Apparently, Evangelicals have been busy in Africa with far more than building churches and digging wells. They have also been using their significant pull ($$) to push the kinds of vile social engineering that, say, the Constitution in the United States or laïcité in France would not allow - and their efforts are bearing fruit.
For three days, according to participants and audio recordings, thousands of Ugandans, including police officers, teachers and national politicians, listened raptly to the Americans, who were presented as experts on homosexuality. The visitors discussed how to make gay people straight, how gay men often sodomized teenage boys and how “the gay movement is an evil institution” whose goal is “to defeat the marriage-based society and replace it with a culture of sexual promiscuity.”
Now the three Americans are finding themselves on the defensive, saying they had no intention of helping stoke the kind of anger that could lead to what came next: a bill to impose a death sentence for homosexual behavior.And now, possibly first blood.Uganda is an exceptionally lush, mostly rural country where conservative Christian groups wield enormous influence. This is, after all, the land of proposed virginity scholarships, songs about Jesus playing in the airport, “Uganda is Blessed” bumper stickers on Parliament office doors and a suggestion by the president’s wife that a virginity census could be a way to fight AIDS.
Uganda has also become a magnet for American evangelical groups. Some of the best known Christian personalities have recently passed through here, often bringing with them anti-homosexuality messages, including the Rev. Rick Warren, who visited in 2008 and has compared homosexuality to pedophilia. (Mr. Warren recently condemned the anti-homosexuality bill, seeking to correct what he called “lies and errors and false reports” that he played a role in it.)
I'm not even going to comment on the Ugandans - they are obviously stupid and easily manipulated - but these Americans should know better. What part of being Christian involves traveling to other countries to stoke hatred and discrimination?
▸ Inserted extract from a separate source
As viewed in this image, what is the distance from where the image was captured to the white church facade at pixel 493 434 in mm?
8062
Rick freaking Warren gave the invocation at Barack Obama's inauguration.On Wednesday afternoon, Mr. Kato was beaten to death with a hammer in his rough-and-tumble neighborhood. Police officials were quick to chalk up the motive to robbery, but members of the small and increasingly besieged gay community in Uganda suspect otherwise.
“David’s death is a result of the hatred planted in Uganda by U.S. evangelicals in 2009,” Val Kalende, the chairwoman of one of Uganda’s gay rights groups, said in a statement. “The Ugandan government and the so-called U.S. evangelicals must take responsibility for David’s blood.”
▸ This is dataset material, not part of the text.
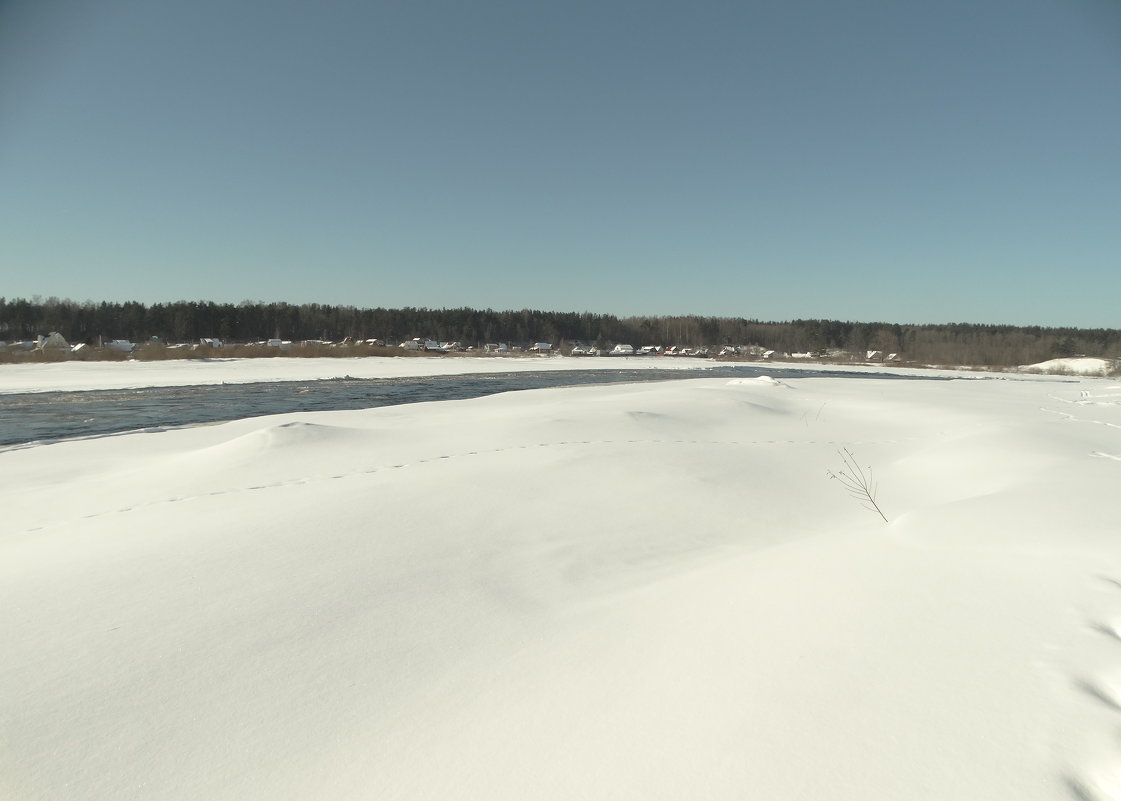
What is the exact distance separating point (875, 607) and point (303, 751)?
8.50 feet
Ms. Kalende was referring to visits in March 2009 by a group of American evangelicals, who held rallies and workshops in Uganda discussing how to turn gay people straight, how gay men sodomized teenage boys and how “the gay movement is an evil institution” intended to “defeat the marriage-based society.”
The Americans involved said they had no intention of stoking a violent reaction. But the antigay bill was drafted shortly thereafter. Some of the Ugandan politicians and preachers who wrote it had attended those sessions and said that they had discussed the legislation with the Americans.
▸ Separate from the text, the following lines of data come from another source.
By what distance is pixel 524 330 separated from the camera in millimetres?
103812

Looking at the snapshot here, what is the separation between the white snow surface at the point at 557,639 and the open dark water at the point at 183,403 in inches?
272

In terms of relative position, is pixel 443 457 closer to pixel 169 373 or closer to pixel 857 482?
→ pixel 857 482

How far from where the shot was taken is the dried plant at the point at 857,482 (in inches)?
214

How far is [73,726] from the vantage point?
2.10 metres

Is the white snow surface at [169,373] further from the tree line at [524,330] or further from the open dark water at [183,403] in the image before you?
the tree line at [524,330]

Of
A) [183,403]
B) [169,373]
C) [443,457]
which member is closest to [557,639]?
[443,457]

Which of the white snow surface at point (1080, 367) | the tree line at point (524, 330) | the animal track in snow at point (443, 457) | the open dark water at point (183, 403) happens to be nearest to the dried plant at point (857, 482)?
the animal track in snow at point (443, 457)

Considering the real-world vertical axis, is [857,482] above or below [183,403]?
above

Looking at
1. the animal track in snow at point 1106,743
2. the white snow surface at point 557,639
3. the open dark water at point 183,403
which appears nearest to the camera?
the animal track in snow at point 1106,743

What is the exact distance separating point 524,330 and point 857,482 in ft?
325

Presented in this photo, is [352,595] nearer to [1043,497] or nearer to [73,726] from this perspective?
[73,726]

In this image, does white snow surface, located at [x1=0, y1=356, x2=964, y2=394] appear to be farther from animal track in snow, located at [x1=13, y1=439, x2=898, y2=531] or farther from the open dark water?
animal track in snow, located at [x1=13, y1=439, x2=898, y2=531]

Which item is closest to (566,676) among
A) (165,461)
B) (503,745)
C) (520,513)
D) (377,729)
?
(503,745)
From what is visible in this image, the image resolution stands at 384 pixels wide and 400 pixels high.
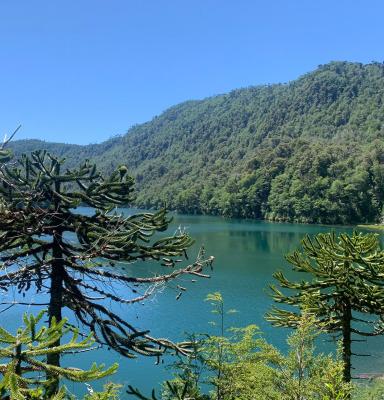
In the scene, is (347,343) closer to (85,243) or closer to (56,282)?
(85,243)

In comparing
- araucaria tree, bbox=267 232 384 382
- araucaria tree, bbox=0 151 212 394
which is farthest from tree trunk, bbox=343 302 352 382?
araucaria tree, bbox=0 151 212 394

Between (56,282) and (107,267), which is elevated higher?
(107,267)

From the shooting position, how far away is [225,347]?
36.6 ft

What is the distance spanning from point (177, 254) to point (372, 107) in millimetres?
206914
I used to stand up for these people - they seemed far more genuine in their faith than the Episcopalians I grew up around - but I've really become disillusioned with the movement. This is sinister, evil stuff. They are little more than an American Taliban, except that the Taliban at least has the balls say what they really believe. These Christians play warm and fuzzy for old women in America looking to send money to somebody on TV while they entertain Old Testament fantasies in small African countries - fantasies they would most surely like to see implemented in here as well.
Christianity seems to offer nothing but torment to gay people around the world, all based on a few passages from the bible. It seems so contrary to what I was taught about the teachings of Jesus.